With limited financial resources, decision-makers in firms and governments face the task of selecting the best portfolio of projects to invest in. As the pool of project proposals increases and more realistic constraints are considered, the problem becomes NP-hard. Thus, metaheuristics have been employed for solving large instances of the project portfolio selection problem (PPSP). However, most of the existing works do not account for uncertainty. This paper contributes to close this gap by analyzing a stochastic version of the PPSP: the goal is to maximize the expected net present value of the inversion, while considering random cash flows and discount rates in future periods, as well as a rich set of constraints including the maximum risk allowed.
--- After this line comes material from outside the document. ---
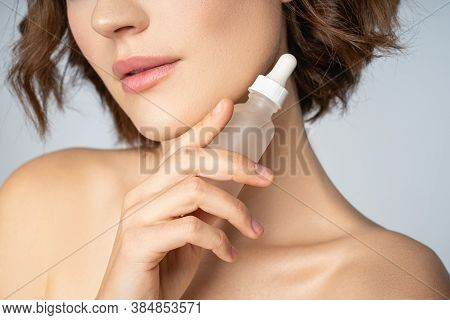 Cheerful Young Woman With Cosmetic Serum For Face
To solve this stochastic PPSP, a simulation-optimization algorithm is introduced. Our approach integrates a variable neighborhood search metaheuristic with Monte Carlo simulation. A series of computational experiments contribute to validate our approach and illustrate how the solutions vary as the level of uncertainty increases.

Keywords

Project portfolio selection Stochastic optimization Net present value Variable neighborhood search Simheuristics 

Notes

Acknowledgements

This work has been partially supported by the Spanish Ministry of Economy and Competitiveness (TRA2013-48180-C3-P, TRA2015-71883-REDT), FEDER. and the Erasmus+ programme (20161ES01KA108023465).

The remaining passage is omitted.